Die Idee der „Investivlöhne“ ist im Zuge der Finanz- und Wirtschaftskrise aus dem Blickfeld der Öffentlichkeit geraten, könnte im sich verfestigenden Aufschwung jedoch wieder an Bedeutung gewinnen. Als Oberbegriff bezeichnen Investivlöhne eine größere Beteiligung von Angestellten am Unternehmen. Diese könnte über eine Ausweitung von Belegschaftsaktien-Programmen, Genussrechte oder stille Beteiligungen Realität werden.
Bessere Bindung ans Unternehmen erhofft
Die Hoffnungen, die in das Modell einer verstärkten Mitarbeiterbeteiligung gesetzt werden, sind vielfältig. Gewerkschaften erhoffen sich eine nennenswerte Beteiligung am Gewinn eines Unternehmens, Arbeitgeber eine bessere Bindung der Mitarbeiter und eine flexiblere Vergütungs- (=Kosten-)Struktur. Der Gesetzgeber hat die Rahmenbedingungen für Belegschaftsbeteiligungen verbessert und den Freibetrag für geldwerte Vorteile im Jahr 2009 von 135 auf 360 Euro angehoben.
Vollständige Abhängigkeit vom Unternehmensschicksal?
Auch wenn das Ausmaß der Mitarbeiter an ihren Unternehmen in Deutschland bislang gering ist, wächst die Bedeutung stetig. Sofern die Anteile am Unternehmen eines Mitarbeiters einen nennenswerten Anteil an dessen Gesamtvermögen (inklusive Kapitalansprüchen und anderen Zusagen) erlangt, birgt die Mitarbeiterbeteiligung erhebliche Risiken. Im (an dieser Stelle fiktiv dargestellten) Extremfall könnte das so aussehen: Ein Mitarbeiter einen großen Automobilkonzerns in Norddeutschland investiert seine gesamte Sparquote in Belegschaftsaktien. Zudem erwirbt er am Standort seines Arbeitsplatzes eine selbstgenutzte Immobilie.

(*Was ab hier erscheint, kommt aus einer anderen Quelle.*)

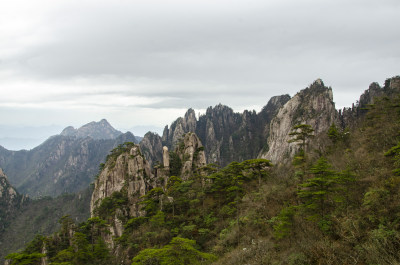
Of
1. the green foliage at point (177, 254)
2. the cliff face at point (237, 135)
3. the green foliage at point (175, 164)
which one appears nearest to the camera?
the green foliage at point (177, 254)

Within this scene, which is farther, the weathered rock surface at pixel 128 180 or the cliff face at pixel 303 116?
the cliff face at pixel 303 116

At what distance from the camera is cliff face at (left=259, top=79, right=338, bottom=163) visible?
99.4 m

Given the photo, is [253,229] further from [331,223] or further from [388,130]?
[388,130]

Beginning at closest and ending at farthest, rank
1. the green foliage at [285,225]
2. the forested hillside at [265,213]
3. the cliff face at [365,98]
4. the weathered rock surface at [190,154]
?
1. the forested hillside at [265,213]
2. the green foliage at [285,225]
3. the weathered rock surface at [190,154]
4. the cliff face at [365,98]

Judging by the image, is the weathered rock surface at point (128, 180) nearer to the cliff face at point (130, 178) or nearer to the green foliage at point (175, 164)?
the cliff face at point (130, 178)

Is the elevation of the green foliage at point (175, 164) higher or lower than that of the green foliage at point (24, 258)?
higher

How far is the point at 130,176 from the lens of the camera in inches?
2035

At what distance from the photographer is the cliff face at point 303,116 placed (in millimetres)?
99438

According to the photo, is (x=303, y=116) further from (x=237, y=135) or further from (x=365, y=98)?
(x=237, y=135)

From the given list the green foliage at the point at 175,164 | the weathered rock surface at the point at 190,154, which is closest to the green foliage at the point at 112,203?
the green foliage at the point at 175,164

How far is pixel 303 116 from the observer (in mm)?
104562

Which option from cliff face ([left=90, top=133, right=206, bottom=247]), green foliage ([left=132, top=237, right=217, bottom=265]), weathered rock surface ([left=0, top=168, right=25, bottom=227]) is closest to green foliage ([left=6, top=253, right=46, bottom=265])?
green foliage ([left=132, top=237, right=217, bottom=265])

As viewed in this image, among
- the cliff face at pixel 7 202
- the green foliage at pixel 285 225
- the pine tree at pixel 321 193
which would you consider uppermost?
the pine tree at pixel 321 193

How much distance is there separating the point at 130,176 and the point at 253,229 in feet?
118
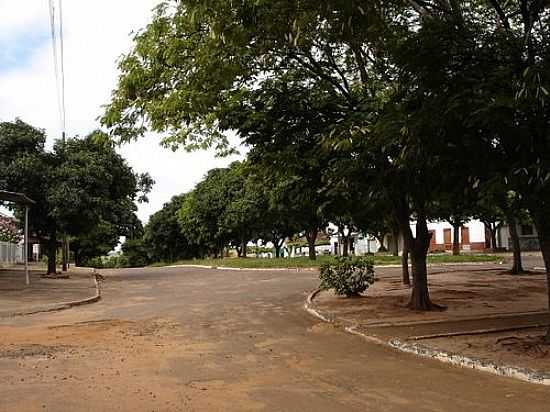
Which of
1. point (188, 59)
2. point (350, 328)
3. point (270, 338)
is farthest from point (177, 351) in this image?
point (188, 59)

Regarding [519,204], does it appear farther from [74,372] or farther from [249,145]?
[249,145]

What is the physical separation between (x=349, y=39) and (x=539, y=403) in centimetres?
715

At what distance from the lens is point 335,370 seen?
8.39 m

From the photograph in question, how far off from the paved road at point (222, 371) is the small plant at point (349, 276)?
2747 mm

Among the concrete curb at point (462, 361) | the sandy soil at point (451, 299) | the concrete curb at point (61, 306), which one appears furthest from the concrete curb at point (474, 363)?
the concrete curb at point (61, 306)

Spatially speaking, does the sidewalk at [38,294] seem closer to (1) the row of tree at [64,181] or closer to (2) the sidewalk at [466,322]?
(1) the row of tree at [64,181]

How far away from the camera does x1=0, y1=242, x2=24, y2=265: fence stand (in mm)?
40156

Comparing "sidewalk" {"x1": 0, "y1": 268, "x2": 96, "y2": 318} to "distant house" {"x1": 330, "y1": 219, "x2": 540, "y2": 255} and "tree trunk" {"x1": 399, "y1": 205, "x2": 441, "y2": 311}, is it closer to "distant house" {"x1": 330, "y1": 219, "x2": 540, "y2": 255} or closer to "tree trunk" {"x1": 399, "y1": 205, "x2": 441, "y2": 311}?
"tree trunk" {"x1": 399, "y1": 205, "x2": 441, "y2": 311}

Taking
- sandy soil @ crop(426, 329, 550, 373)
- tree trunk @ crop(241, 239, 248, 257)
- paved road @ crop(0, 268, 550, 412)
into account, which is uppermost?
tree trunk @ crop(241, 239, 248, 257)

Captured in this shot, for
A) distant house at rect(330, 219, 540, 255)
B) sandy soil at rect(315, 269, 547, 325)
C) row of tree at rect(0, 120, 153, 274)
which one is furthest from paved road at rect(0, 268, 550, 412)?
distant house at rect(330, 219, 540, 255)

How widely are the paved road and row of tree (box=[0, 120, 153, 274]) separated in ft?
46.1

Risikostreuung geht vor höherer Motivation
In einem solchen Szenario können dem beteiligten Mitarbeiter existenzielle Nöte drohen, wenn sein Arbeitgeber insolvent wird: Dann fällt nicht nur das Erwerbseinkommen fort, sondern auch die Belegschaftsaktien sind wertlos. Zudem ist mit einem drastischen Wertverfall des Eigenheims zu rechnen, wenn das bankrotte Unternehmen für die Region von großer struktureller Bedeutung war. Für Arbeitnehmer, die in der Regel ohnehin ihr gesamtes Einkommen von einem Unternehmen beziehen sollte Diversifikation bei der Geldanlage und der Vermögensbildung besonders wichtig sein. Mitarbeiterbeteiligungen konterkarieren dies. Das Klumpenrisiko sollte bei der Diskussion über Investivlöhne und Co. nicht außer Acht gelassen werden.